**Problem to work on:** What you output must match the entries exactly, apart from the pictures, which are left out.

(Collected data entries)
· · · · ·
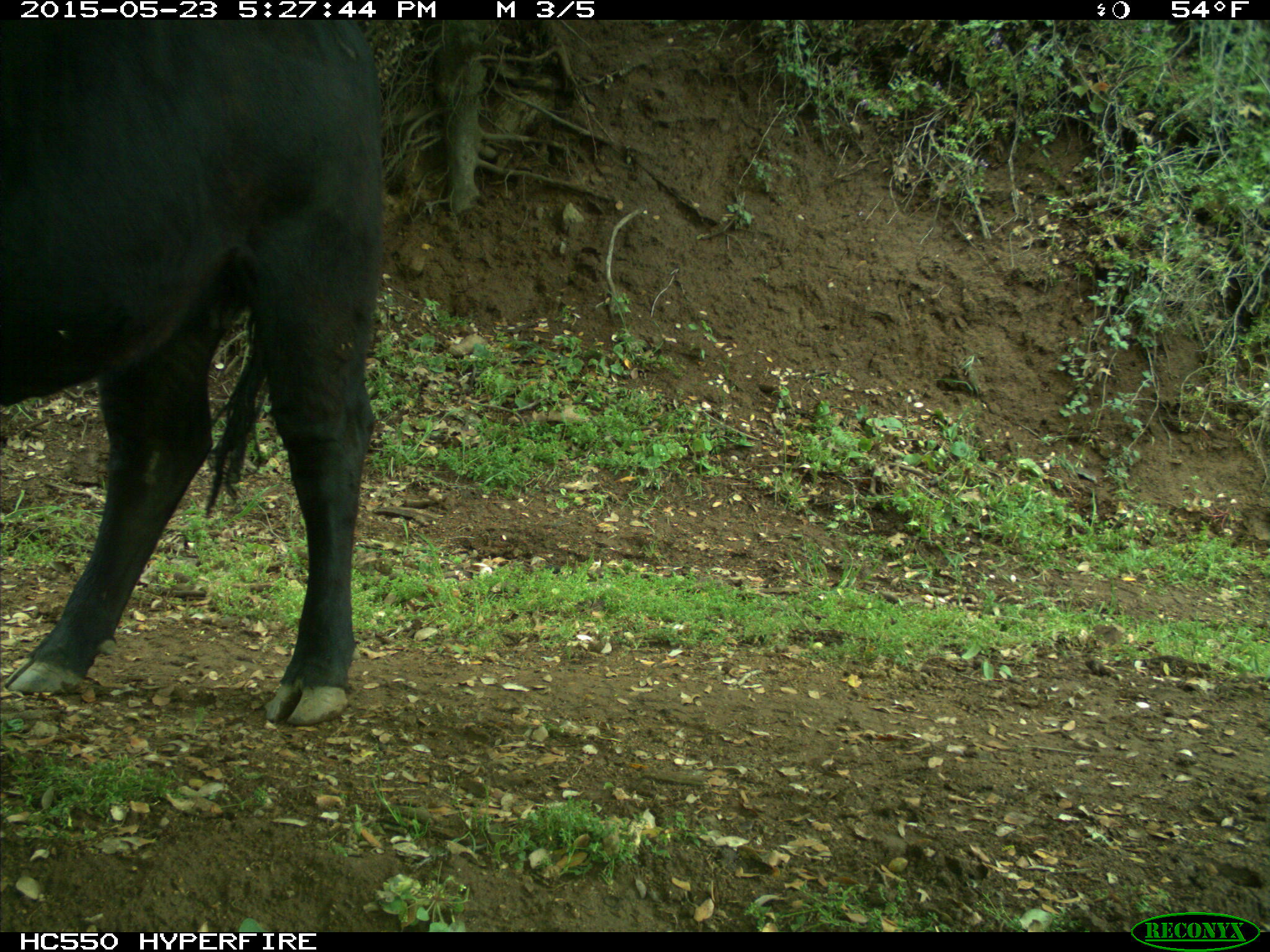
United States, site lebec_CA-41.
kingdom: Animalia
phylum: Chordata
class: Mammalia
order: Artiodactyla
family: Bovidae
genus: Bos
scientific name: Bos taurus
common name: domestic cow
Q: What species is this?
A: Bos taurus (domestic cow).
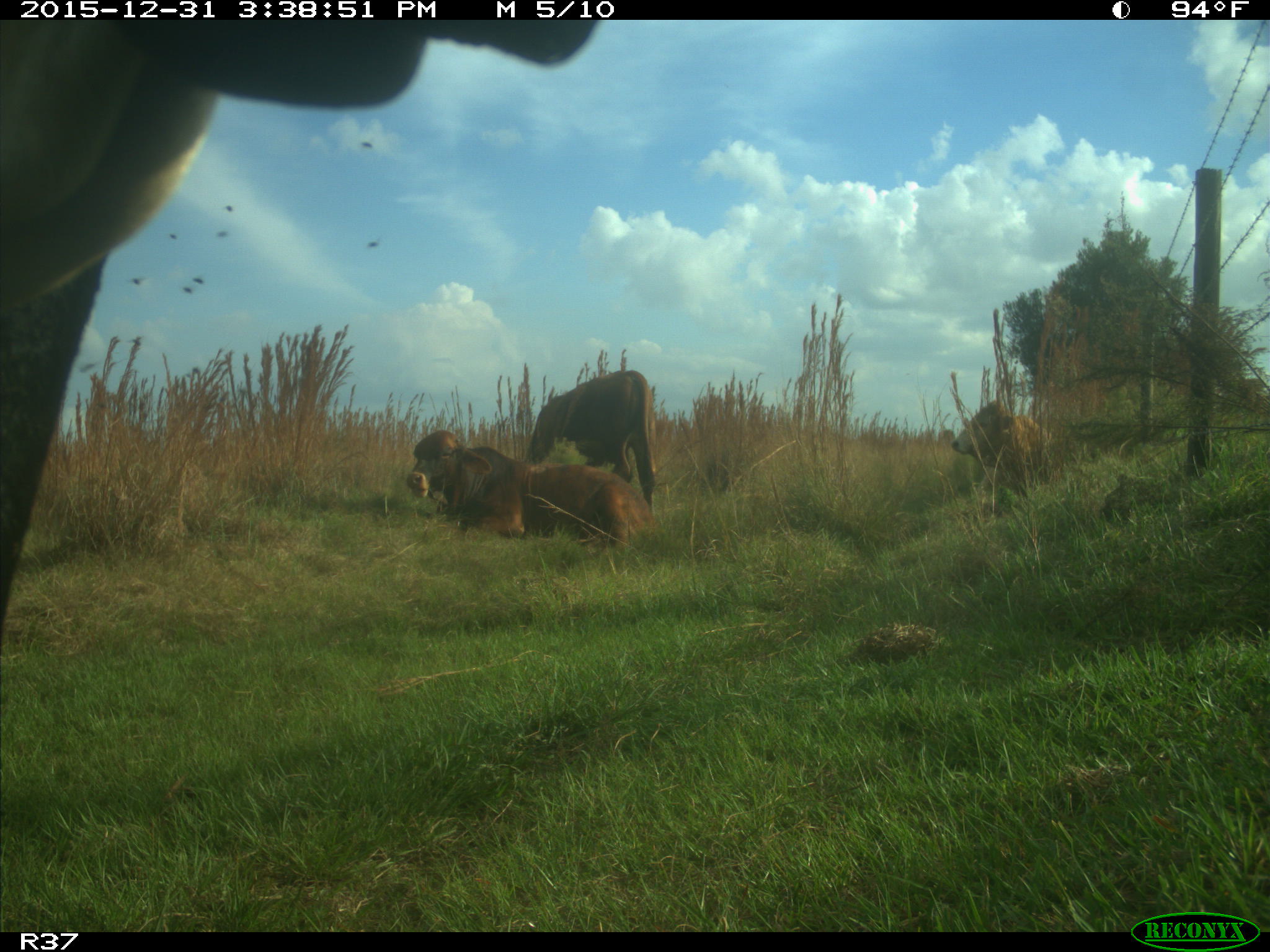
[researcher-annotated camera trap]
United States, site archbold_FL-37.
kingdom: Animalia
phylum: Chordata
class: Mammalia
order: Artiodactyla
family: Bovidae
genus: Bos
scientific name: Bos taurus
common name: domestic cow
· · · · ·
**Result:**
United States, site lebec_CA-41.
kingdom: Animalia
phylum: Chordata
class: Mammalia
order: Artiodactyla
family: Bovidae
genus: Bos
scientific name: Bos taurus
common name: domestic cow
Q: What species is this?
A: Bos taurus (domestic cow).
[researcher-annotated camera trap]
United States, site archbold_FL-37.
kingdom: Animalia
phylum: Chordata
class: Mammalia
order: Artiodactyla
family: Bovidae
genus: Bos
scientific name: Bos taurus
common name: domestic cow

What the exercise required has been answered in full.